## GIVEN EXERCISE
Output the following listing line for line, with no changes.

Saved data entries
-------

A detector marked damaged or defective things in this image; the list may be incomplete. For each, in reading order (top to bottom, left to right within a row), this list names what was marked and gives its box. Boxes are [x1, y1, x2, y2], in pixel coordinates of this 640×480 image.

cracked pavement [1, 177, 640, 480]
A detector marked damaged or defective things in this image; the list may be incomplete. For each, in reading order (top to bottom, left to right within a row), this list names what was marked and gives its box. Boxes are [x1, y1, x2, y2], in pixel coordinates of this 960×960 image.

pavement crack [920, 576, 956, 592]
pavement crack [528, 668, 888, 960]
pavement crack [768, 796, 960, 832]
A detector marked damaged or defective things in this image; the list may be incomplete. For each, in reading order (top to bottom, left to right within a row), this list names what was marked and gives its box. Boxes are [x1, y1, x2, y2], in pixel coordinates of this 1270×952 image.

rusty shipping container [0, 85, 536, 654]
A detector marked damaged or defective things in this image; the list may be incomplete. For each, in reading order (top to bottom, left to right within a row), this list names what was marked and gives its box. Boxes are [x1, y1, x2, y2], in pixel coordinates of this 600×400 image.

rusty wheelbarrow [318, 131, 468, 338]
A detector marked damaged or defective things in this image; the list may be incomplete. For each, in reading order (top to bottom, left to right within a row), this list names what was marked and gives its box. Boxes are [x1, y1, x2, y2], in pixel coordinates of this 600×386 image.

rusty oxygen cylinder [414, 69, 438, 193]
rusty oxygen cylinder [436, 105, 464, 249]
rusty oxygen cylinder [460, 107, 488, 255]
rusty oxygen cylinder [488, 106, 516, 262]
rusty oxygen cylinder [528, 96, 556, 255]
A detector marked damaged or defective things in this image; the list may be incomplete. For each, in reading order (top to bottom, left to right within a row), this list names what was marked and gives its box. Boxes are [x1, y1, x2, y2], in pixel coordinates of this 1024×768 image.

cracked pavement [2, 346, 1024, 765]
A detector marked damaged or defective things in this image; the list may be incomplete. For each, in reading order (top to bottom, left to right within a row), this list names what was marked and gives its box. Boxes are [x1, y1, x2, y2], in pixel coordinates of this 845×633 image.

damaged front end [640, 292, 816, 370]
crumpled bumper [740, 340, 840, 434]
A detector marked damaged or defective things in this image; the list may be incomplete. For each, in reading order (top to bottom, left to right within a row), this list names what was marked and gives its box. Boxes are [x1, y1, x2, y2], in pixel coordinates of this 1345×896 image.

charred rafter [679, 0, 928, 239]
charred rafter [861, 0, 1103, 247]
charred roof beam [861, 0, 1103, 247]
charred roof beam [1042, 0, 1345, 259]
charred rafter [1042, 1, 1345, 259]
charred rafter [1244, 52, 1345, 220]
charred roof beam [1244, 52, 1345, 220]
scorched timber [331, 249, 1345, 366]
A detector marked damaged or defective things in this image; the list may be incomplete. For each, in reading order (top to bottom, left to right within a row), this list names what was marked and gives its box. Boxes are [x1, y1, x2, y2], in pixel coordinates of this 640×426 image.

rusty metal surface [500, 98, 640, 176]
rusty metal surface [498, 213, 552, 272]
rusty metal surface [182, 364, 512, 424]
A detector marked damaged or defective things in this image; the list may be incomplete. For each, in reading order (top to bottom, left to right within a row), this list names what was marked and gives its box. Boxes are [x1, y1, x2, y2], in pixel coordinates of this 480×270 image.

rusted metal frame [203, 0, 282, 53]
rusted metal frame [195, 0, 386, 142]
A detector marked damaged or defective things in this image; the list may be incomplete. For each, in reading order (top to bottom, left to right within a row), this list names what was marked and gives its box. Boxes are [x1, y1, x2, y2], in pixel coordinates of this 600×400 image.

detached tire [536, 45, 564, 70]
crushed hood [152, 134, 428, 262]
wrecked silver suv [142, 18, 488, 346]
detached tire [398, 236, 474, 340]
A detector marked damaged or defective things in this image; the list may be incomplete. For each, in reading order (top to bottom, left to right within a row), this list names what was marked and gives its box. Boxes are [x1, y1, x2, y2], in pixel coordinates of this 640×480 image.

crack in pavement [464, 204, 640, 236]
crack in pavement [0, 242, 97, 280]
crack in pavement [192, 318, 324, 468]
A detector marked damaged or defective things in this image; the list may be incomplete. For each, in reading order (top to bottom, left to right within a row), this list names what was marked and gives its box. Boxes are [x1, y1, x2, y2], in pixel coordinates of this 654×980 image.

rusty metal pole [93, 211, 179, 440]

-------

## RESULT BELOW
A detector marked damaged or defective things in this image; the list may be incomplete. For each, in reading order (top to bottom, left to right within a row), this list names what was marked and gives its box. Boxes are [x1, y1, x2, y2], in pixel coordinates of this 640×480 image.

cracked pavement [1, 177, 640, 480]
A detector marked damaged or defective things in this image; the list may be incomplete. For each, in reading order (top to bottom, left to right within a row), this list names what was marked and gives its box. Boxes are [x1, y1, x2, y2], in pixel coordinates of this 960×960 image.

pavement crack [920, 576, 956, 592]
pavement crack [528, 668, 888, 960]
pavement crack [768, 796, 960, 832]
A detector marked damaged or defective things in this image; the list may be incomplete. For each, in reading order (top to bottom, left to right within a row), this list names what was marked and gives its box. Boxes are [x1, y1, x2, y2], in pixel coordinates of this 1270×952 image.

rusty shipping container [0, 85, 536, 654]
A detector marked damaged or defective things in this image; the list may be incomplete. For each, in reading order (top to bottom, left to right within a row), this list names what was marked and gives its box. Boxes are [x1, y1, x2, y2], in pixel coordinates of this 600×400 image.

rusty wheelbarrow [318, 131, 468, 338]
A detector marked damaged or defective things in this image; the list may be incomplete. For each, in reading order (top to bottom, left to right within a row), this list names what was marked and gives its box. Boxes are [x1, y1, x2, y2], in pixel coordinates of this 600×386 image.

rusty oxygen cylinder [414, 69, 438, 193]
rusty oxygen cylinder [436, 105, 464, 249]
rusty oxygen cylinder [460, 107, 488, 255]
rusty oxygen cylinder [488, 106, 516, 262]
rusty oxygen cylinder [528, 96, 556, 255]
A detector marked damaged or defective things in this image; the list may be incomplete. For each, in reading order (top to bottom, left to right within a row), this list names what was marked and gives its box. Boxes are [x1, y1, x2, y2], in pixel coordinates of this 1024×768 image.

cracked pavement [2, 346, 1024, 765]
A detector marked damaged or defective things in this image; the list may be incomplete. For each, in reading order (top to bottom, left to right within a row), this list names what was marked and gives its box. Boxes are [x1, y1, x2, y2], in pixel coordinates of this 845×633 image.

damaged front end [640, 292, 816, 370]
crumpled bumper [740, 340, 840, 434]
A detector marked damaged or defective things in this image; the list may be incomplete. For each, in reading order (top to bottom, left to right within a row), this list names what was marked and gives its box. Boxes are [x1, y1, x2, y2], in pixel coordinates of this 1345×896 image.

charred rafter [679, 0, 928, 239]
charred rafter [861, 0, 1103, 247]
charred roof beam [861, 0, 1103, 247]
charred roof beam [1042, 0, 1345, 259]
charred rafter [1042, 1, 1345, 259]
charred rafter [1244, 52, 1345, 220]
charred roof beam [1244, 52, 1345, 220]
scorched timber [331, 249, 1345, 366]
A detector marked damaged or defective things in this image; the list may be incomplete. For each, in reading order (top to bottom, left to right within a row), this list names what was marked and gives its box. Boxes are [x1, y1, x2, y2], in pixel coordinates of this 640×426 image.

rusty metal surface [500, 98, 640, 176]
rusty metal surface [498, 213, 552, 272]
rusty metal surface [182, 364, 512, 424]
A detector marked damaged or defective things in this image; the list may be incomplete. For each, in reading order (top to bottom, left to right within a row), this list names what was marked and gives its box. Boxes are [x1, y1, x2, y2], in pixel coordinates of this 480×270 image.

rusted metal frame [203, 0, 282, 53]
rusted metal frame [195, 0, 386, 142]
A detector marked damaged or defective things in this image; the list may be incomplete. For each, in reading order (top to bottom, left to right within a row), this list names what was marked and gives its box. Boxes are [x1, y1, x2, y2], in pixel coordinates of this 600×400 image.

detached tire [536, 45, 564, 70]
crushed hood [152, 134, 428, 262]
wrecked silver suv [142, 18, 488, 346]
detached tire [398, 236, 474, 340]
A detector marked damaged or defective things in this image; the list may be incomplete. For each, in reading order (top to bottom, left to right within a row), this list names what was marked and gives its box. Boxes are [x1, y1, x2, y2], in pixel coordinates of this 640×480 image.

crack in pavement [464, 204, 640, 236]
crack in pavement [0, 242, 97, 280]
crack in pavement [192, 318, 324, 468]
A detector marked damaged or defective things in this image; the list may be incomplete. For each, in reading order (top to bottom, left to right within a row), this list names what was marked and gives its box. Boxes are [x1, y1, x2, y2], in pixel coordinates of this 654×980 image.

rusty metal pole [93, 211, 179, 440]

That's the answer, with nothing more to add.